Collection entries
>>>

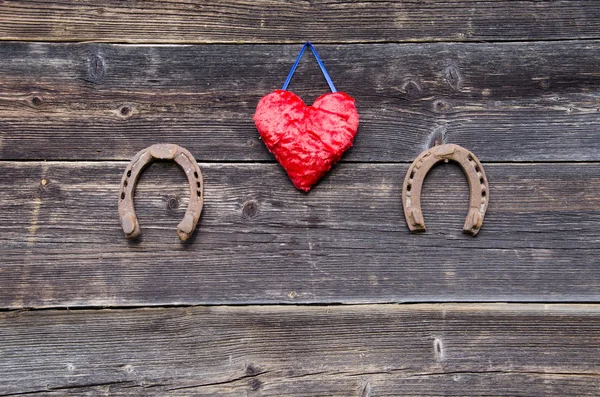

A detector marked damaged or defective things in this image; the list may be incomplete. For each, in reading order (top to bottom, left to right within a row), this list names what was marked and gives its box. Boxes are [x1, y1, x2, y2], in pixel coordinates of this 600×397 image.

rusty horseshoe [118, 144, 205, 240]
rusty metal surface [118, 144, 205, 240]
rusty metal surface [400, 143, 490, 234]
rusty horseshoe [404, 142, 488, 235]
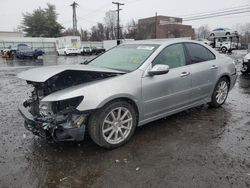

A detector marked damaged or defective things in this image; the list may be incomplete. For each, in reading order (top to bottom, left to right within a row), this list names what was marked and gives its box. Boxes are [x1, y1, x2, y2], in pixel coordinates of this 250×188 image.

crumpled hood [18, 64, 125, 82]
detached bumper piece [17, 100, 86, 142]
crushed front bumper [17, 101, 86, 141]
damaged front end [17, 67, 123, 142]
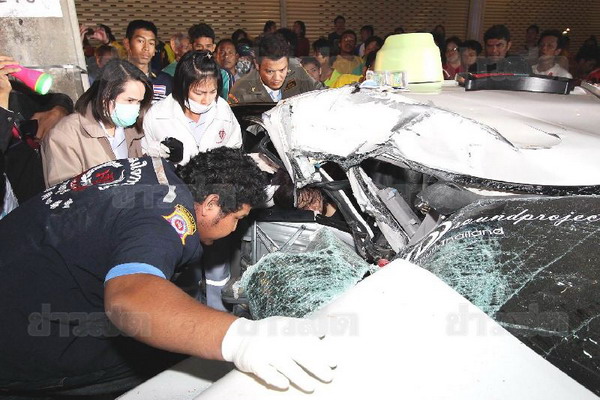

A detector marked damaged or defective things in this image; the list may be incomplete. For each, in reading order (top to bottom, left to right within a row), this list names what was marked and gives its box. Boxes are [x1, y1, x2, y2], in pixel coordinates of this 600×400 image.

shattered windshield [400, 195, 600, 396]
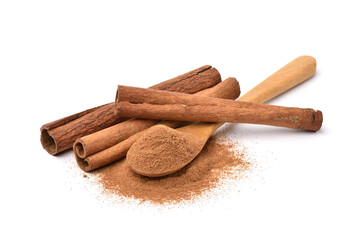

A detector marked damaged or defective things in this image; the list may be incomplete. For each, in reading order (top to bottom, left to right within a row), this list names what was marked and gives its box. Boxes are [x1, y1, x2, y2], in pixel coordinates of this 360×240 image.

broken cinnamon stick piece [40, 65, 219, 156]
broken cinnamon stick piece [74, 77, 240, 171]
broken cinnamon stick piece [115, 86, 324, 131]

<<<

Arrange the records as a JSON list of strings, one string per line, starting at the beginning of the records and stopping after the line containing "rusty horseshoe [118, 144, 205, 240]". Omit blank lines and leave the pictures out.

[
  "A detector marked damaged or defective things in this image; the list may be incomplete. For each, in reading order (top to bottom, left to right within a row), this list names what was marked and gives its box. Boxes are [x1, y1, x2, y2], in pixel coordinates of this 600×397 image.",
  "rusty horseshoe [118, 144, 205, 240]"
]